(Problem to solve) For each record below, set it down exactly but leave out any picture.

(Exercise input)
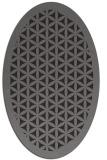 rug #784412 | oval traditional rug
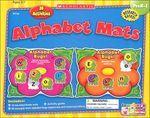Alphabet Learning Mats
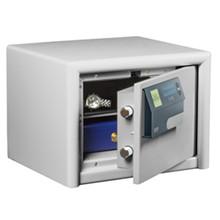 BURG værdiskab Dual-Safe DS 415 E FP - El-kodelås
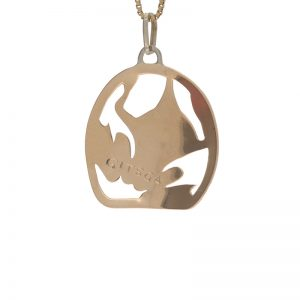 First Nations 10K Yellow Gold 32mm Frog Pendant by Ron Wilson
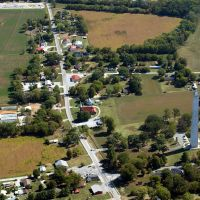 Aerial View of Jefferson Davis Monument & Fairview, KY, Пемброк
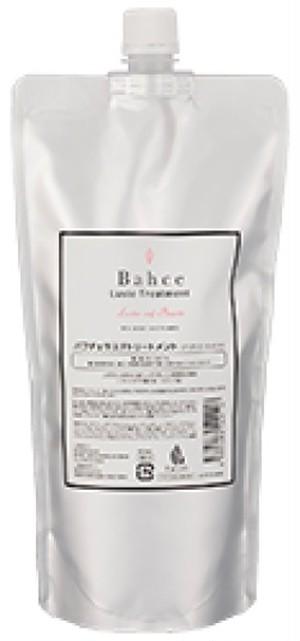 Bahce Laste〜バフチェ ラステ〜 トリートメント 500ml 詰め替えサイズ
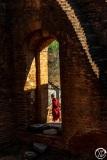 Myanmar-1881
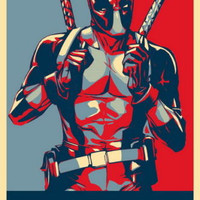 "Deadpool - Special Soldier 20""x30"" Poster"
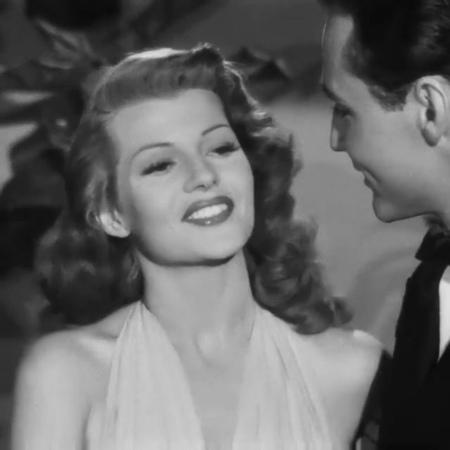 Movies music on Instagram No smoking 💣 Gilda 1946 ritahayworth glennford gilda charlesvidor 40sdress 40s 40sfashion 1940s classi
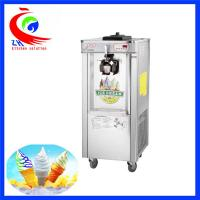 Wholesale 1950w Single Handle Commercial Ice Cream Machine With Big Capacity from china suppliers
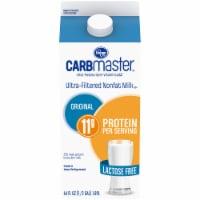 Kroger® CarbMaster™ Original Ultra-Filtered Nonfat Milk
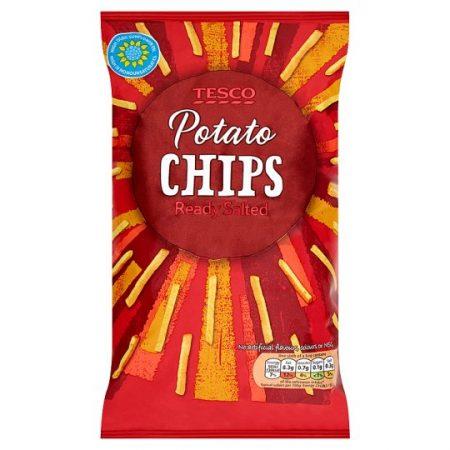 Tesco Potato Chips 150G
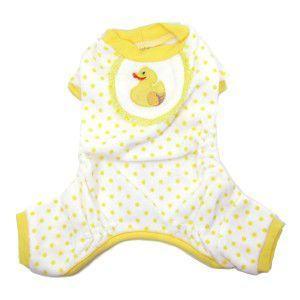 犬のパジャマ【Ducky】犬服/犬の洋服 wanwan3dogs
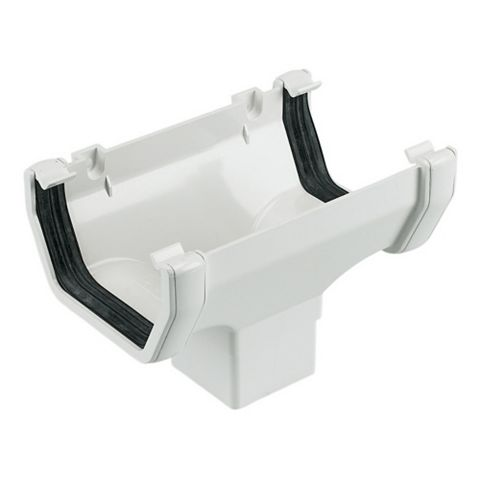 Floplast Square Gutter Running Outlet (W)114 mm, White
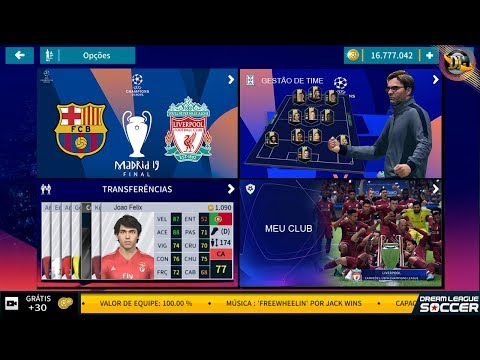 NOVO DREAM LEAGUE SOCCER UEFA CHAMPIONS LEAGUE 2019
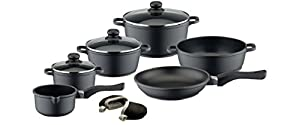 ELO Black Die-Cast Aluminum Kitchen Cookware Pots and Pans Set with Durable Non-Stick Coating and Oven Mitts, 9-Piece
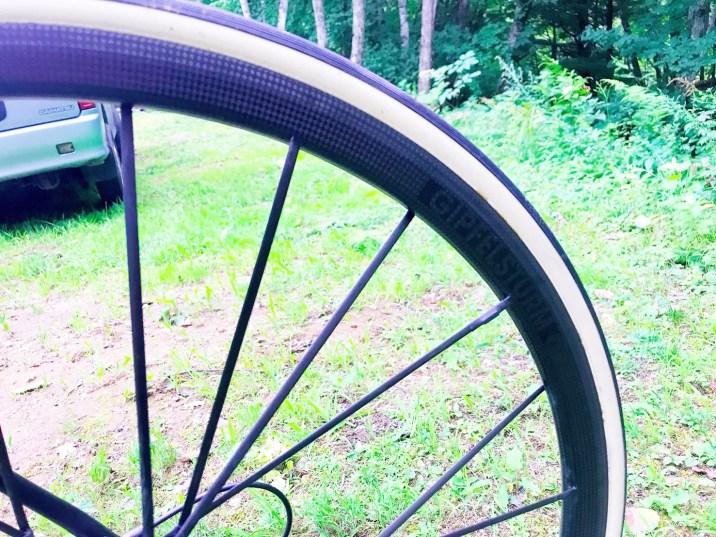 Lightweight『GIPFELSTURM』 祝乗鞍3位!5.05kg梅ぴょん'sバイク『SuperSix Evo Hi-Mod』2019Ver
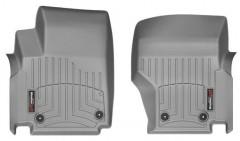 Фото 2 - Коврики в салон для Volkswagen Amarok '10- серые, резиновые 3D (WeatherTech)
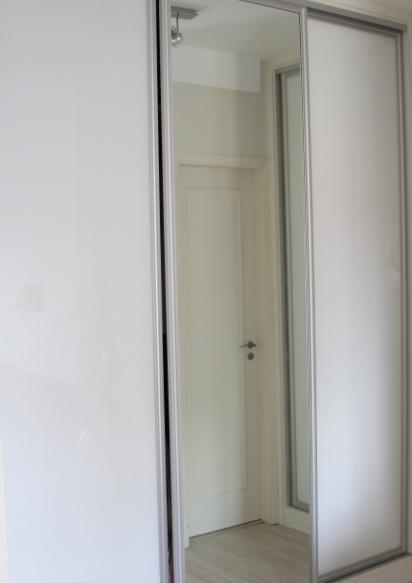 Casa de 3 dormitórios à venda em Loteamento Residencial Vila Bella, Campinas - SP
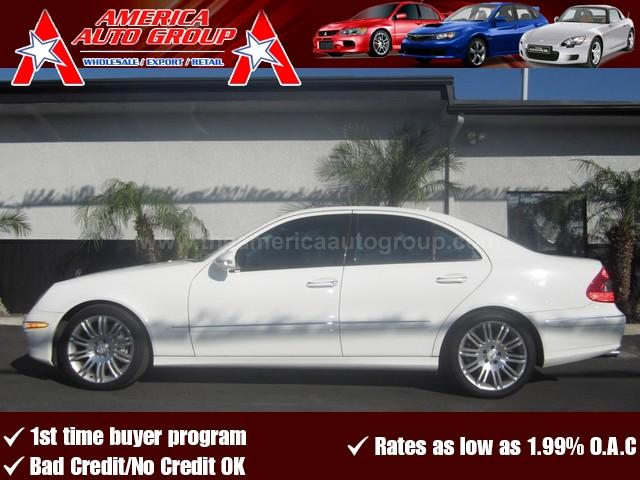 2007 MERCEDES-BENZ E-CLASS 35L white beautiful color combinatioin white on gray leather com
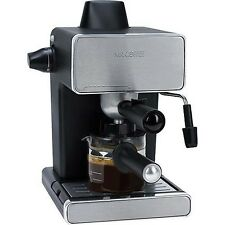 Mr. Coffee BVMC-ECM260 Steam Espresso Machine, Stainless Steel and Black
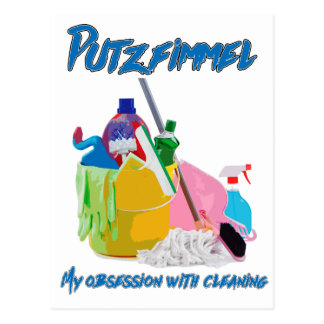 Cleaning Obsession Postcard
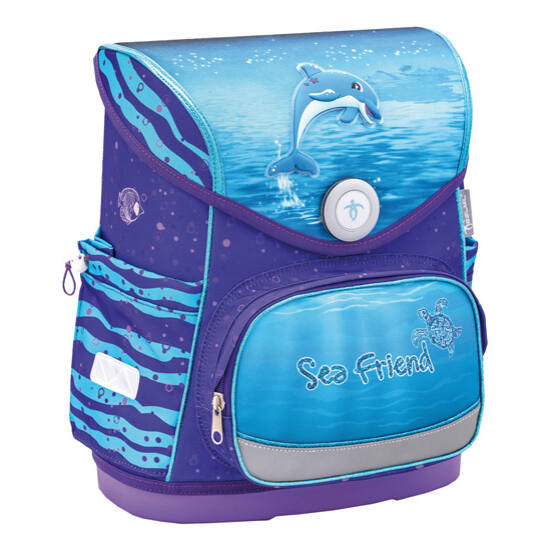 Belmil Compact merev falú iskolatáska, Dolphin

(Answer for this exercise)
 rug #784412 | oval traditional rug
Alphabet Learning Mats
 BURG værdiskab Dual-Safe DS 415 E FP - El-kodelås
 First Nations 10K Yellow Gold 32mm Frog Pendant by Ron Wilson
 Aerial View of Jefferson Davis Monument & Fairview, KY, Пемброк
 Bahce Laste〜バフチェ ラステ〜 トリートメント 500ml 詰め替えサイズ
 Myanmar-1881
 "Deadpool - Special Soldier 20""x30"" Poster"
 Movies music on Instagram No smoking 💣 Gilda 1946 ritahayworth glennford gilda charlesvidor 40sdress 40s 40sfashion 1940s classi
 Wholesale 1950w Single Handle Commercial Ice Cream Machine With Big Capacity from china suppliers
 Kroger® CarbMaster™ Original Ultra-Filtered Nonfat Milk
 Tesco Potato Chips 150G
 犬のパジャマ【Ducky】犬服/犬の洋服 wanwan3dogs
 Floplast Square Gutter Running Outlet (W)114 mm, White
 NOVO DREAM LEAGUE SOCCER UEFA CHAMPIONS LEAGUE 2019
 ELO Black Die-Cast Aluminum Kitchen Cookware Pots and Pans Set with Durable Non-Stick Coating and Oven Mitts, 9-Piece
 Lightweight『GIPFELSTURM』 祝乗鞍3位!5.05kg梅ぴょん'sバイク『SuperSix Evo Hi-Mod』2019Ver
 Фото 2 - Коврики в салон для Volkswagen Amarok '10- серые, резиновые 3D (WeatherTech)
 Casa de 3 dormitórios à venda em Loteamento Residencial Vila Bella, Campinas - SP
 2007 MERCEDES-BENZ E-CLASS 35L white beautiful color combinatioin white on gray leather com
 Mr. Coffee BVMC-ECM260 Steam Espresso Machine, Stainless Steel and Black
 Cleaning Obsession Postcard
 Belmil Compact merev falú iskolatáska, Dolphin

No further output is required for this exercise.